Mehr als 70 Prozent der Befragten gaben an, gern oder besonders gern die Tageszeitung zu lesen. Bei Zeitschriften waren es noch knapp 65 Prozent und bei Büchern gut 55 Prozent. Vor allem Spaß, Spannung, Entspannung und Ausgleich und Abwechslung vom Arbeitsalltag werden beim Lesen gesucht. Und an dieser Stelle ist das Buch dem Fernseher durchaus voraus; denn Lesen wird vielfältiger erlebt und erreicht dadurch eine stärkere Erlebnistiefe, ergab die Umfrage. Darüber hinaus wird nach wie vor gerne zur Orientierung und Information gelesen und soziales Erleben spielt ebenfalls häufig eine Rolle.

EXTRAHIERTE DATEN –

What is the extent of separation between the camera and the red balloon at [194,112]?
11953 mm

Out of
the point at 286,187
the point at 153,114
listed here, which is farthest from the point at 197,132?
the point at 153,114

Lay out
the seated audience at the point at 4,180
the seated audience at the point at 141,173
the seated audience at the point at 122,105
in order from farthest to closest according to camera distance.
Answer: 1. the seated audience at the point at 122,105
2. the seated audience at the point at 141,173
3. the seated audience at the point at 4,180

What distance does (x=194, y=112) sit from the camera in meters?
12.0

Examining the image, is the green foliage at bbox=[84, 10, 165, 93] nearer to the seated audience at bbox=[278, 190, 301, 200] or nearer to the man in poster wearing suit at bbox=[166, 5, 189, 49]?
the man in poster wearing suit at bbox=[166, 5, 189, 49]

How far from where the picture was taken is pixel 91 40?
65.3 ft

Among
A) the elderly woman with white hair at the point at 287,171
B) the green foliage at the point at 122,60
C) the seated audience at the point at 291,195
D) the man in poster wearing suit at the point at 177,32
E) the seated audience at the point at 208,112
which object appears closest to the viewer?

AUSZUFÜHRENDE AUFGABEN –
1. Welcher Anteil der Befragten liest laut dem Text zum Leseverhalten gern oder besonders gern Bücher?
2. Führen Sie den Text zum Leseverhalten im Anschluss an seinen letzten Satz weiter.

ANTWORTEN JE AUFGABE –
1. Gut 55 Prozent der Befragten.

2.
Auch wenn das Buch noch lange nicht ausgedient hat, steht doch eines fest: Die Art und Weise, wie die Bücherei genutzt wird, hat sich verschoben – nicht zuletzt auch durch das Internet. Bei Fachliteratur und Sachbüchern geht die Ausleihe eher zurück. Wer Fachinformationen sucht, der setzt heutzutage mehr aufs World Wide Web und googelt erstmal was das Zeug hält. Auf Sachbücher wird eher selten zurückgegriffen. Ebenso stehen den Stadtbüchereinutzern mit dem Medium Internet völlig andere Möglichkeiten zur Verfügung als noch vor einigen Jahren. So können sie zum Beispiel ausgeliehene Bücher über die Homepage der Bücherei verlängern. Dementsprechend sind die physischen Besucherzahlen etwas zurückgegangen, und die virtuellen Besucher werden bislang nicht mitgezählt. Dennoch: Wer erst einmal da ist, der bleibt heutzutage länger. "Wir haben eine intensivere und alltäglichere Nutzung als früher", erklärt Wolf-Hauschild. "Viele wollen sich umfassender informieren und nehmen sich dann auch die Zeit dafür. Und die Abbrüche werden geringer. Die Leute bleiben uns treu."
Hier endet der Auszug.